At block 610, the answer unit 108 can determine whether the joint image-text representation 500 references an answer to the query 112. In some embodiments of the present invention, both the joint user image-text representation and the joint image-text representation 500 can be in the form of respective vectors that relate to a semantic meaning of each. The answer unit 108 can determine whether the joint user image-text representation and the joint image-text representation 500 are within a threshold distance of each other. If the joint user image-text representation and the joint image-text representation 500 are within a threshold distance, the answer unit 108 can extract a natural language answer from the textual portion of the joint image-text representation 500. The answer unit 108 can further display the answer on the user computing device 114. If the joint user image-text representation and the joint image-text representation 500 are not within a threshold distance, the answer unit 108 can compare a distance between the joint user image-text representation another the joint image-text representation.
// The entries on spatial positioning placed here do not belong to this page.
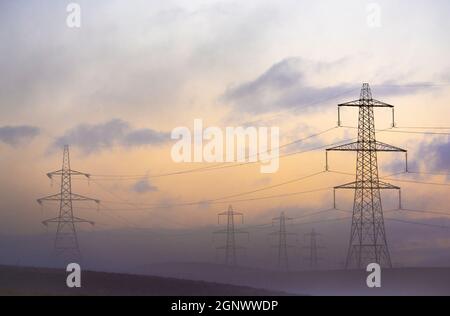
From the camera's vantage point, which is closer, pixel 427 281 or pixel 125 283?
pixel 125 283

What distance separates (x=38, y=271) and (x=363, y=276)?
4678cm

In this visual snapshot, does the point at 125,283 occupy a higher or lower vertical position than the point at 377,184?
lower
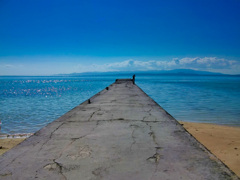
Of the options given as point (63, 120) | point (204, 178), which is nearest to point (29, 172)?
point (204, 178)

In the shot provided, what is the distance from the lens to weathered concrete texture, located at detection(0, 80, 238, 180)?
5.58 feet

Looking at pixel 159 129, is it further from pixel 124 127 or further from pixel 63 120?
pixel 63 120

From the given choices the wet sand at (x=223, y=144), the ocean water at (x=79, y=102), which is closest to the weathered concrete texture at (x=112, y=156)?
the wet sand at (x=223, y=144)

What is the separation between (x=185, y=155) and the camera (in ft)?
6.84

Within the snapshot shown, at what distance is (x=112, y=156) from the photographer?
2072 millimetres

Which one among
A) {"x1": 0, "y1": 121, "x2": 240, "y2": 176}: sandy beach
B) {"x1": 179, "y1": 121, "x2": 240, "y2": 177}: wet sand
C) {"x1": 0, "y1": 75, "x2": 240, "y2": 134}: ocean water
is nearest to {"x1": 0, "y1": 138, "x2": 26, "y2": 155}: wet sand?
{"x1": 0, "y1": 121, "x2": 240, "y2": 176}: sandy beach

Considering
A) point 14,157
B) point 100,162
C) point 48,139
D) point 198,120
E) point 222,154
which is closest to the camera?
point 100,162

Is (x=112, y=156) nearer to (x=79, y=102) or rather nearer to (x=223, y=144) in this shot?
(x=223, y=144)

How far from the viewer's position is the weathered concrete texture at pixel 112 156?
1700mm

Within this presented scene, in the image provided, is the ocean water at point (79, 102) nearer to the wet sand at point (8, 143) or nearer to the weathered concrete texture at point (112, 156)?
the wet sand at point (8, 143)

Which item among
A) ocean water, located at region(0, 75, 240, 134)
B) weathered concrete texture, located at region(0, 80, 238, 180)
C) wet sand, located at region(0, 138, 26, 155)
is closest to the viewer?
weathered concrete texture, located at region(0, 80, 238, 180)

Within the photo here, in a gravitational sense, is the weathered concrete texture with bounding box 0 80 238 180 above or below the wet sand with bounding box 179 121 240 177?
above

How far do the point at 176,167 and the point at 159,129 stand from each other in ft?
4.45

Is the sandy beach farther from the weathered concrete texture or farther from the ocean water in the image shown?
the ocean water
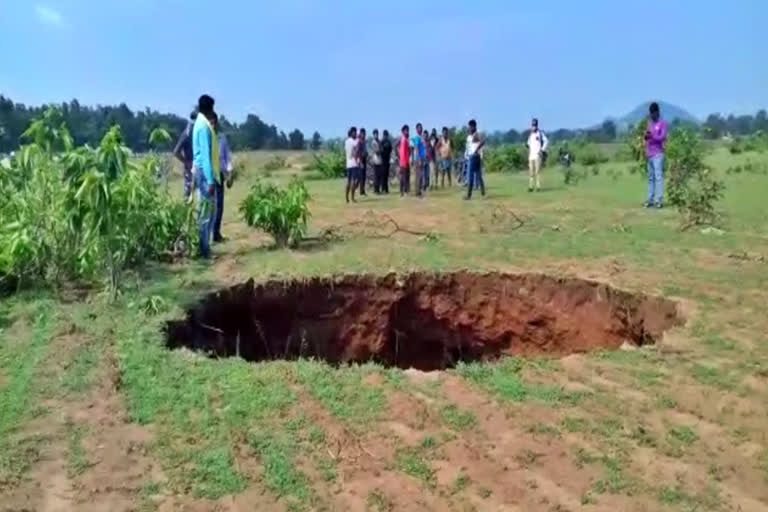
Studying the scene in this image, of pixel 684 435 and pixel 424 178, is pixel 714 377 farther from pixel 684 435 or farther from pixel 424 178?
pixel 424 178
It is to be understood that although this disclosure includes a detailed description on cloud computing, implementation of the teachings recited herein are not limited to a cloud computing environment. Rather, embodiments of the present invention are capable of being implemented in conjunction with any other type of computing environment now known or later developed.

Cloud computing is a model of service delivery for enabling convenient, on-demand network access to a shared pool of configurable computing resources (e.g., networks, network bandwidth, servers, processing, memory, storage, applications, virtual machines, and services) that can be rapidly provisioned and released with minimal management effort or interaction with a provider of the service. This cloud model may include at least five characteristics, at least three service models, and at least four deployment models.
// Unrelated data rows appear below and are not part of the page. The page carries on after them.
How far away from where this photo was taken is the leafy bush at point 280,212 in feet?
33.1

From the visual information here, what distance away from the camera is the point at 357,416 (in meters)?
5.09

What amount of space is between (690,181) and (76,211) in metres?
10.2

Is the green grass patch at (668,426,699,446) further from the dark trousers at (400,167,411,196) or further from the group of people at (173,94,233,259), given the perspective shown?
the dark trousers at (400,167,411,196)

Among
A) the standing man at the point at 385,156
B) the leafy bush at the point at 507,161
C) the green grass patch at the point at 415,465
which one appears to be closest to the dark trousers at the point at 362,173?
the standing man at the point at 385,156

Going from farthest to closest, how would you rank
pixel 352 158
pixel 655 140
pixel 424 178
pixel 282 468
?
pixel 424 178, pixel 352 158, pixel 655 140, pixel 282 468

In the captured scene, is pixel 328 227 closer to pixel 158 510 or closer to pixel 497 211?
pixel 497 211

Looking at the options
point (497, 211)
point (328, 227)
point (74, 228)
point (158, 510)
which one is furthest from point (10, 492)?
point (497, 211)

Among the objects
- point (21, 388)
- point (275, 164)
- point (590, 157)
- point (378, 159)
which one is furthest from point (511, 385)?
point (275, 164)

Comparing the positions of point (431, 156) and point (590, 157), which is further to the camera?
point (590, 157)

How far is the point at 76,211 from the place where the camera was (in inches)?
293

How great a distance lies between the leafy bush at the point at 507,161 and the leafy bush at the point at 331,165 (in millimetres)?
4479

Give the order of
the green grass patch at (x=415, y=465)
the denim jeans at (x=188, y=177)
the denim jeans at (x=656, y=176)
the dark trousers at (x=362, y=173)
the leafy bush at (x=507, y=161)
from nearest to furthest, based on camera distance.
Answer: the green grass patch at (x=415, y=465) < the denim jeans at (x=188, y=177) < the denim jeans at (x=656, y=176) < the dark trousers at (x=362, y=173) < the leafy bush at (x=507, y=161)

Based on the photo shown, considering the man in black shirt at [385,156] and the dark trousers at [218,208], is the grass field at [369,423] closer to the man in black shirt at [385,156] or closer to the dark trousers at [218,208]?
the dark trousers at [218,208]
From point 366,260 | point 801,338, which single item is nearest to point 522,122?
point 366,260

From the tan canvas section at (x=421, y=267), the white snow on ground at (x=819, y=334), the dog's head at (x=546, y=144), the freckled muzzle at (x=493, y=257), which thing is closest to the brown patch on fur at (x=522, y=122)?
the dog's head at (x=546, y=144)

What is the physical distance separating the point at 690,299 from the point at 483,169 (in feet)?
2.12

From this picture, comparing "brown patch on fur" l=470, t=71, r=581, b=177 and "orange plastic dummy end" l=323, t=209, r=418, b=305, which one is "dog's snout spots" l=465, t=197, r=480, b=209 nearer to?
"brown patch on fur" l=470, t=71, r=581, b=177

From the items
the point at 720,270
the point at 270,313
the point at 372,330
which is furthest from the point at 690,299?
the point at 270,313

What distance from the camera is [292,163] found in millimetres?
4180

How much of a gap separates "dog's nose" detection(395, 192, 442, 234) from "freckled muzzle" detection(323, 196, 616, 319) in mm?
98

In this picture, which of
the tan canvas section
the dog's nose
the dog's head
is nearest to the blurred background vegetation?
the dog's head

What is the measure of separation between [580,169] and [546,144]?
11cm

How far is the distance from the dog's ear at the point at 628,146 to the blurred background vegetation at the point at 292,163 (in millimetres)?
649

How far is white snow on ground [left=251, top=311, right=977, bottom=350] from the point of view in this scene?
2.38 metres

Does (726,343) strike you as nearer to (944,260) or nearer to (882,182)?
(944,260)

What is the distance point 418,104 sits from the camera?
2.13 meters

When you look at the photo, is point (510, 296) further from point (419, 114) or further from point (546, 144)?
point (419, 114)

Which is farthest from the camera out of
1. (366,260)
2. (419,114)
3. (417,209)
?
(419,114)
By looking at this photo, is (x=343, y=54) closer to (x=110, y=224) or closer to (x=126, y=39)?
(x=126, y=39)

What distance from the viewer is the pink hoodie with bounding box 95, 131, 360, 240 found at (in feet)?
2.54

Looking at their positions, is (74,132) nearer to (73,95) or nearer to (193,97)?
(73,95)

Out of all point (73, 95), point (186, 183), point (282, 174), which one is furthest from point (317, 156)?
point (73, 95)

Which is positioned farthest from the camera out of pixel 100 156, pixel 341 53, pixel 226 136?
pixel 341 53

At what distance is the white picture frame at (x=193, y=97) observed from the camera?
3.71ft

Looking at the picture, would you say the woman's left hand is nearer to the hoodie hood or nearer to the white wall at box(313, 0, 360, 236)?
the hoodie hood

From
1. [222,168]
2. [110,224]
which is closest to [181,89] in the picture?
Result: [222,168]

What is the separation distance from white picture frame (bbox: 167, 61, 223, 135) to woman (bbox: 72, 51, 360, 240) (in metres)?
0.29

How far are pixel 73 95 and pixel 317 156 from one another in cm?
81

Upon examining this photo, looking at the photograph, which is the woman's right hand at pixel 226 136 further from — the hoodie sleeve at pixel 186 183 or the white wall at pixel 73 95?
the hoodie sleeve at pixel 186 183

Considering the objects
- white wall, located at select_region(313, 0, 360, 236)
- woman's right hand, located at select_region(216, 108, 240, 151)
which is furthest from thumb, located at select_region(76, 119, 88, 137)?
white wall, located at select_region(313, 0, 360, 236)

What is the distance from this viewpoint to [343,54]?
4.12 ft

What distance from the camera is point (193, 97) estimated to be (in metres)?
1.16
Characteristics are as follows:

On-demand self-service: a cloud consumer can unilaterally provision computing capabilities, such as server time and network storage, as needed automatically without requiring human interaction with the service's provider.

Broad network access: capabilities are available over a network and accessed through standard mechanisms that promote use by heterogeneous thin or thick client platforms (e.g., mobile phones, laptops, and PDAs).
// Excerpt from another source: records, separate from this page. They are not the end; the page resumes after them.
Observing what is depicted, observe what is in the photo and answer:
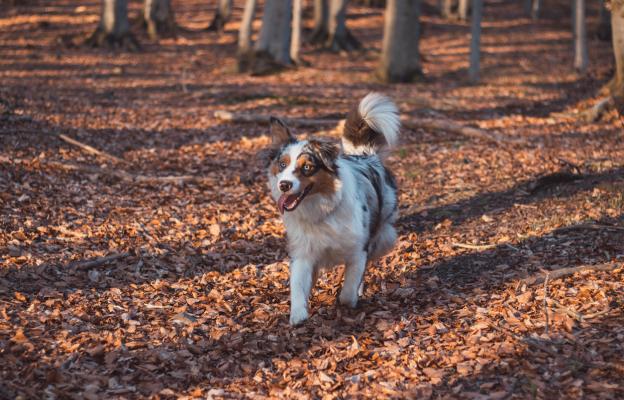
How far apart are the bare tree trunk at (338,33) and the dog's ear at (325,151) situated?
27979 mm

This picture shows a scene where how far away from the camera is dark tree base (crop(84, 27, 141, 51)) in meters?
31.1

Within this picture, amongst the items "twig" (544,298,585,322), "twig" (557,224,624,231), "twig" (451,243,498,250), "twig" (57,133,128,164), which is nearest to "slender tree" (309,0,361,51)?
"twig" (57,133,128,164)

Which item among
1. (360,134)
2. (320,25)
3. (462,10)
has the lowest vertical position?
(360,134)

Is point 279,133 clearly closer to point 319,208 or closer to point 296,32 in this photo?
point 319,208

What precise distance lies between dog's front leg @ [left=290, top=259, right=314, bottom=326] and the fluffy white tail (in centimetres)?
204

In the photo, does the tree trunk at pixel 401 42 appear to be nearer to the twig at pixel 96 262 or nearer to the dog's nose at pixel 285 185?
the twig at pixel 96 262

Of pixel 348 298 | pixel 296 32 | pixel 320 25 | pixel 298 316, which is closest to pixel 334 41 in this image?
pixel 320 25

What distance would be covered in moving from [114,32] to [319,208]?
27146 millimetres

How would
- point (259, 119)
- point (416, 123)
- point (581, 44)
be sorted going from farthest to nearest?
point (581, 44)
point (259, 119)
point (416, 123)

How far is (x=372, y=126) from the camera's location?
8328 millimetres

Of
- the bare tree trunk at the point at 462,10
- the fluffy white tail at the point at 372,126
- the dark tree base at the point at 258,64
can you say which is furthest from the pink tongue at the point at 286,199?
the bare tree trunk at the point at 462,10

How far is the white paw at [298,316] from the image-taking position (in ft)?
22.9

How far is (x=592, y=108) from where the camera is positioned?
17.5 meters

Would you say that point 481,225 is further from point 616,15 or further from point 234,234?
point 616,15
Resource pooling: the provider's computing resources are pooled to serve multiple consumers using a multi-tenant model, with different physical and virtual resources dynamically assigned and reassigned according to demand. There is a sense of location independence in that the consumer generally has no control or knowledge over the exact location of the provided resources but may be able to specify location at a higher level of abstraction (e.g., country, state, or datacenter).

Rapid elasticity: capabilities can be rapidly and elastically provisioned, in some cases automatically, to quickly scale out and rapidly released to quickly scale in. To the consumer, the capabilities available for provisioning often appear to be unlimited and can be purchased in any quantity at any time.

Measured service: cloud systems automatically control and optimize resource use by leveraging a metering capability at some level of abstraction appropriate to the type of service (e.g., storage, processing, bandwidth, and active user accounts). Resource usage can be monitored, controlled, and reported, providing transparency for both the provider and consumer of the utilized service.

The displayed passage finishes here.